Mr. Jarvis coughed.

"Of course," he said, "as you went out with Mrs. Weatherley I suppose it's none of my business as to your hours, but you must know that to come back from lunch at half-past three is most irregular, especially as you are practically junior in the place."

"I quite agree with you," Arnold assented, "but, you see, I really couldn't help myself to-day. I don't suppose it is likely to happen again. Is that all that you wanted to speak to me about?"

"Not altogether," Mr. Jarvis admitted. "To tell you the truth," he went on, confidentially, "I wanted to ask you a question or two."

"Well, look sharp, then," Arnold said, good-humoredly. "I dare say Mr. Weatherley will be getting impatient, and he probably saw me come in."

"I want to ask you," Mr. Jarvis began, impressively, "whether you noticed anything peculiar about the governor's manner this morning?"

"I don't think so—not especially," Arnold replied.

Mr. Jarvis took off his gold-rimmed spectacles and wiped them carefully.

"Mr. Weatherley," he proceeded, "has always been a gentleman of very regular habits—he and his father before him. I have been in the service of the firm for thirty-five years, Mr. Chetwode, so you can understand that my interest is not merely a business one."

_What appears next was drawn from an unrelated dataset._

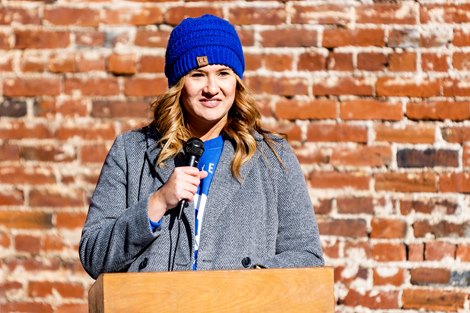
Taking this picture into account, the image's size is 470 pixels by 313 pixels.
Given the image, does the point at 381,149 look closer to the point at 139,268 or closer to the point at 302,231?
the point at 302,231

"Quite so," Arnold agreed, glancing at the man by his side with a momentary curiosity. He had been in Tooley Street for four months, and even now he was still unused to the close atmosphere, the pungent smells, the yellow fog which seemed always more or less to hang about in the streets; the dark, cavernous-looking warehouse with its gloomy gas-jets always burning. From where they were standing at that moment, the figures of the draymen and warehousemen moving backwards and forwards seemed like phantoms in some subterranean world. It was odd to think of thirty-five years spent amid such surroundings!